-- Begin RECORD EXCERPTS --
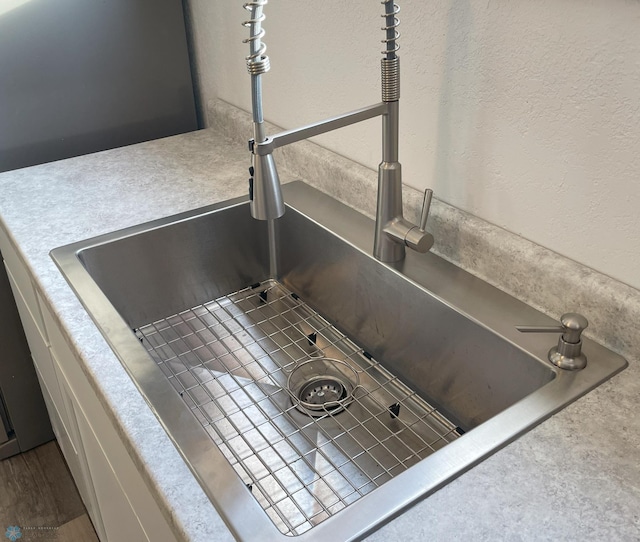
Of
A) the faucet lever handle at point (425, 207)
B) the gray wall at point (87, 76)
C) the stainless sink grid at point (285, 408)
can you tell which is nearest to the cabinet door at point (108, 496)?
the stainless sink grid at point (285, 408)

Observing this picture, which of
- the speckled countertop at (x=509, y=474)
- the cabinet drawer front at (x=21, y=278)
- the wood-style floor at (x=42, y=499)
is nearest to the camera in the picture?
the speckled countertop at (x=509, y=474)

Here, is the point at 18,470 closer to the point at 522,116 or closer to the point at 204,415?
the point at 204,415

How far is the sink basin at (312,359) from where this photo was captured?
2.63 ft

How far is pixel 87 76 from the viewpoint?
5.43 ft

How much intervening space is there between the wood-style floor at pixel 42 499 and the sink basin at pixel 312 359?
2.72 ft

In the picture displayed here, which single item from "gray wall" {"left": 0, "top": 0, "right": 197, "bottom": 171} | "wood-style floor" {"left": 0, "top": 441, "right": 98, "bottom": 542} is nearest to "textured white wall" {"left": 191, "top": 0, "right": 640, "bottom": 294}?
"gray wall" {"left": 0, "top": 0, "right": 197, "bottom": 171}

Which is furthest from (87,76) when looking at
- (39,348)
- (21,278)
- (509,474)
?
(509,474)

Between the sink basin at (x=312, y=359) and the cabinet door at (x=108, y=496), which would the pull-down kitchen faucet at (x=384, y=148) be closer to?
the sink basin at (x=312, y=359)

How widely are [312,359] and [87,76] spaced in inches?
37.7

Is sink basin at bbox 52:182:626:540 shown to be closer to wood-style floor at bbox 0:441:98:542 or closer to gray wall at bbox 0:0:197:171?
gray wall at bbox 0:0:197:171

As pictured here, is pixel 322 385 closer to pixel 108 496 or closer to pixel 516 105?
pixel 108 496

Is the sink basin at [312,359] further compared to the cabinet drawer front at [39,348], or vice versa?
the cabinet drawer front at [39,348]

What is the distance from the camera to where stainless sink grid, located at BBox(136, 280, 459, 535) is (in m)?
0.96

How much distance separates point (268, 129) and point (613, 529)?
3.70ft
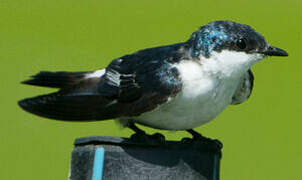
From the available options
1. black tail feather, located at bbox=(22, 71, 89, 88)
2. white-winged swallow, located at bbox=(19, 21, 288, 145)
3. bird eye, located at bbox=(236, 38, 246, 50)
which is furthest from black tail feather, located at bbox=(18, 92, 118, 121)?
bird eye, located at bbox=(236, 38, 246, 50)

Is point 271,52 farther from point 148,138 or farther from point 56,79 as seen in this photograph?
point 56,79

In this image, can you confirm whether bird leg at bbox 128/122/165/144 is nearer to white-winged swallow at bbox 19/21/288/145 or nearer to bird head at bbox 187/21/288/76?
white-winged swallow at bbox 19/21/288/145

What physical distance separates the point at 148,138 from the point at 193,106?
0.17 meters

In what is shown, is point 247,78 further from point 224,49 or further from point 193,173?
point 193,173

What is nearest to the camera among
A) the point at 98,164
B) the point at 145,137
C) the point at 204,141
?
the point at 98,164

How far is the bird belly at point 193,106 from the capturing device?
-- End RECORD EXCERPTS --
-- WHAT YOU ARE ASKED TO DO --
Convert all of the data above into a JSON list of strings with one string per line, dropping blank lines and leaving out the pictures.

-- THE RESPONSE --
[
  "Of",
  "A) the faucet lever handle at point (425, 207)",
  "B) the gray wall at point (87, 76)",
  "C) the stainless sink grid at point (285, 408)",
  "can you tell which is nearest to the cabinet door at point (108, 496)?",
  "the stainless sink grid at point (285, 408)",
  "Observing this picture, which of",
  "- the speckled countertop at (x=509, y=474)",
  "- the cabinet drawer front at (x=21, y=278)",
  "- the wood-style floor at (x=42, y=499)",
  "is nearest to the camera in the picture?",
  "the speckled countertop at (x=509, y=474)",
  "Here, is the point at 18,470 closer to the point at 522,116 or closer to the point at 204,415?",
  "the point at 204,415",
  "How far is the sink basin at (312,359) from where this photo was captured?",
  "2.63 ft",
  "How far is pixel 87 76 from the viewpoint?",
  "5.43 ft",
  "How much intervening space is there between the wood-style floor at pixel 42 499 and the sink basin at pixel 312 359?",
  "2.72 ft",
  "In the picture displayed here, which single item from \"gray wall\" {\"left\": 0, \"top\": 0, \"right\": 197, \"bottom\": 171} | \"wood-style floor\" {\"left\": 0, \"top\": 441, \"right\": 98, \"bottom\": 542} is nearest to \"textured white wall\" {\"left\": 191, \"top\": 0, \"right\": 640, \"bottom\": 294}?",
  "\"gray wall\" {\"left\": 0, \"top\": 0, \"right\": 197, \"bottom\": 171}",
  "Which is furthest from (87,76) when looking at",
  "- (39,348)",
  "- (21,278)",
  "- (509,474)",
  "?",
  "(509,474)",
  "Between the sink basin at (x=312, y=359) and the cabinet door at (x=108, y=496), which would the pull-down kitchen faucet at (x=384, y=148) be closer to?",
  "the sink basin at (x=312, y=359)",
  "How widely are [312,359] and [87,76] spaced in inches?",
  "37.7",
  "Is sink basin at bbox 52:182:626:540 shown to be closer to wood-style floor at bbox 0:441:98:542 or closer to gray wall at bbox 0:0:197:171?",
  "gray wall at bbox 0:0:197:171",
  "As pictured here, is pixel 322 385 closer to pixel 108 496 or closer to pixel 516 105?",
  "pixel 108 496",
  "Is the sink basin at [312,359] further compared to the cabinet drawer front at [39,348], or vice versa?",
  "the cabinet drawer front at [39,348]",
  "What is the distance from the camera to where stainless sink grid, located at BBox(136, 280, 459, 535) is (in m)?",
  "0.96",
  "How much distance separates point (268, 129) and point (613, 529)?",
  "3.70ft",
  "From the available options",
  "1. black tail feather, located at bbox=(22, 71, 89, 88)",
  "2. white-winged swallow, located at bbox=(19, 21, 288, 145)",
  "3. bird eye, located at bbox=(236, 38, 246, 50)",
  "which is furthest from black tail feather, located at bbox=(18, 92, 118, 121)?",
  "bird eye, located at bbox=(236, 38, 246, 50)",
  "Is point 271,52 farther from point 148,138 or farther from point 56,79 as seen in this photograph?",
  "point 56,79",
  "In this image, can you confirm whether bird leg at bbox 128/122/165/144 is nearer to white-winged swallow at bbox 19/21/288/145 or nearer to bird head at bbox 187/21/288/76?",
  "white-winged swallow at bbox 19/21/288/145",
  "What physical distance separates the point at 148,138 from the point at 193,106?",
  "0.17 meters",
  "In what is shown, is point 247,78 further from point 224,49 or further from point 193,173?",
  "point 193,173",
  "What is nearest to the camera among",
  "A) the point at 98,164",
  "B) the point at 145,137",
  "C) the point at 204,141",
  "?",
  "the point at 98,164",
  "How far is the bird belly at point 193,106 from the capturing device?"
]